**SELECTED PASSAGE:**
● ● ●

CHARTER OF THE AUDIT COMMITTEE
OF THE BOARD OF DIRECTORS OF
GENIUS GROUP LIMITED
(Adopted by the Board of Directors of GENIUS GROUP LIMITED (the “Company”) on 1 April, 2021;
I. PURPOSE OF THE COMMITTEE
The purpose of the Audit Committee (the “Committee”) of the Board of Directors (the “Board”) of the Company is to oversee the accounting and financial reporting processes of the Company and its subsidiaries and the audits of the financial statements of the Company.
II. COMPOSITION OF THE COMMITTEE
The Committee shall consist of two (2) or more directors, as determined from time to time by the Board. Members of the Committee shall be qualified to serve on the Committee pursuant to the requirements of the NYSE Listing Rules (or rules of the trading market on which the Company’s securities then trade) (collectively with NYSE, the “Trading Market”) and under the Securities Exchange Act of 1934, as amended, and any additional requirements that the Board deems appropriate.
The chairperson of the Committee shall be designated by the Board, provided that if the Board does not so designate a chairperson, the members of the Committee, by a majority vote, may designate a chairperson.
Any vacancy on the Committee shall be filled by majority vote of the Board. No member of the Committee shall be removed except by majority vote of the Board.
Each member of the Committee (i) must be able to read and understand fundamental financial statements, including the Company’s balance sheet, income statement and cash flow statement, (ii) shall not have participated in the preparation of the financial statements of the Company or any current subsidiary of the Company at any time during the past three (3) years, (iii) must not accept any consulting, advisory, or other compensatory fee from the Company other than for board service and (iv) must not be an affiliated person of the Company. In addition, at least one (1) member of the Committee must be designated by the Board who qualifies as an “audit committee financial expert,” under Item 407(d)(5)(ii) and (iii) of Regulation S-K.

● ● ●

**RECORDED DATA:**
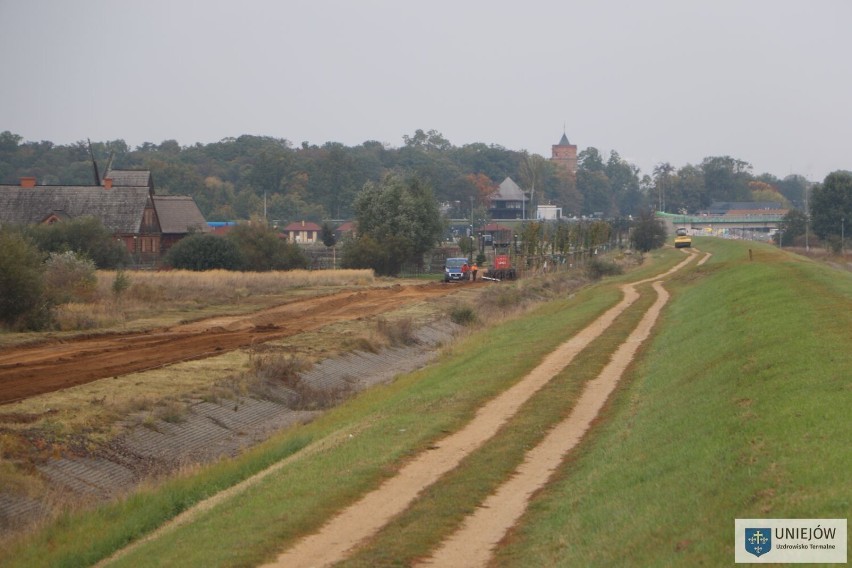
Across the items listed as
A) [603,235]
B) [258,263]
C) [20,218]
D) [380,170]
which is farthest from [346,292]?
[380,170]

● ● ●

**PROBLEMS AND TASKS:**
#1 Do these statements agree with the audit committee charter? For each, answer yes or no and quote the deciding words. (a) The Committee must have at least three directors. (b) If the Board does not name a chairperson, the Committee members may choose one by majority vote. (c) A Committee member can be removed by a majority vote of the Committee.
#2 Answer these questions from the audit committee charter:
(a) On what date did the Board adopt the charter?
(b) For how many years before serving must a member not have helped prepare the Company's financial statements?
(c) Under what provision must the "audit committee financial expert" qualify?
#3 What are the numbered requirements, (i) through (iv), that the audit committee charter sets for each Committee member?

**ANSWERS BY TASK:**
#1
(a) No: "The Committee shall consist of two (2) or more directors"
(b) Yes: "if the Board does not so designate a chairperson, the members of the Committee, by a majority vote, may designate a chairperson"
(c) No: "No member of the Committee shall be removed except by majority vote of the Board"

#2
(a) 1 April, 2021
(b) Three (3) years
(c) Item 407(d)(5)(ii) and (iii) of Regulation S-K

#3
(i) Must be able to read and understand fundamental financial statements, including the Company's balance sheet, income statement and cash flow statement.
(ii) Must not have participated in the preparation of the financial statements of the Company or any current subsidiary at any time during the past three (3) years.
(iii) Must not accept any consulting, advisory, or other compensatory fee from the Company other than for board service.
(iv) Must not be an affiliated person of the Company.